If approved, a US launch of dulaglutide is also likely to face pressure from payers. The largest pharmacy benefit manager, Express Scripts has excluded Victoza from its 2014 National Preferred Formulary. Sales of Novo Nordisk's GLP-1 took off fast, but showed signs of slowing down in the second half of 2013. Unless it can show efficacy data far above Victoza, odds are Express Scripts will exclude it from its formulary as well.
In addition to the GLP-1 market, Lilly is also trying to force its way into the already saturated long-lasting insulin space. In December 2013, the FDA accepted an NDA for its insulin glargine product that, if approved, will compete with Sanofi's (NASDAQ:SNY) biggest seller, Lantus.

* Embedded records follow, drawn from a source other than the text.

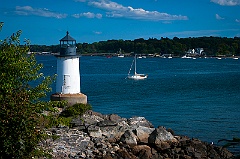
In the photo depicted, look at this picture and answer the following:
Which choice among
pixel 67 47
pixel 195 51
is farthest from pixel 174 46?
pixel 67 47

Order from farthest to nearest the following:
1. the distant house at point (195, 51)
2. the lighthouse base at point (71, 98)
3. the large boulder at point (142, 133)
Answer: the distant house at point (195, 51), the lighthouse base at point (71, 98), the large boulder at point (142, 133)

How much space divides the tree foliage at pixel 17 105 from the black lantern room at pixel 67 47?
33.6 ft

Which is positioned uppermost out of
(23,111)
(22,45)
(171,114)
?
(22,45)

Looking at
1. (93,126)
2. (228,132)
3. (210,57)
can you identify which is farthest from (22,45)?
(210,57)

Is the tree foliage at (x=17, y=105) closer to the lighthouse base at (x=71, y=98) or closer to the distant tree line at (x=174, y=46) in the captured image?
the lighthouse base at (x=71, y=98)

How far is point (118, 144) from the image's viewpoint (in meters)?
15.7

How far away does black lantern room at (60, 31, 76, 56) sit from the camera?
67.1 ft

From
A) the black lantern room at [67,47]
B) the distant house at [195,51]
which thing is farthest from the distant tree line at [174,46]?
the black lantern room at [67,47]

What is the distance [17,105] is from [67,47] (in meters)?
11.3

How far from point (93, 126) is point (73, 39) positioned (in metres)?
6.08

The French giant's Lantus, loses patent protection in the US in February 2015. Sanofi has had some luck in Phase 3 trials with an updated version of Lantus, named U300. If Lilly's long-lasting insulin wins approval it could soon face competition with a generic version of Lantus, or the possibly more effective U300.
Don't give up
It seems that Lilly can't take a step forward without landing on a competitor's footprint. I still feel that what on the surface appears to be ineptitude is really just a string of bad luck. Late stage mishaps occur all too often in this industry, at no fault of the company developing them. If its Alzheimer's candidate, solanezumab, and ramucirumab's breast cancer indication had met their endpoints, everyone would now be cheering Lechleiter's R&D budget decisions.
It seems that even if Lilly wins approval for the drugs under review, the next couple of years are likely to be marked by continuing decreases in revenue. The company is still an R&D powerhouse, and could eventually become a great long-term buy, at the right price. Remember, Lilly still has eight compounds in Phase 3, and lists over 50 in earlier stages of development. But, none of those can stop the company's top line from receding in the near-term.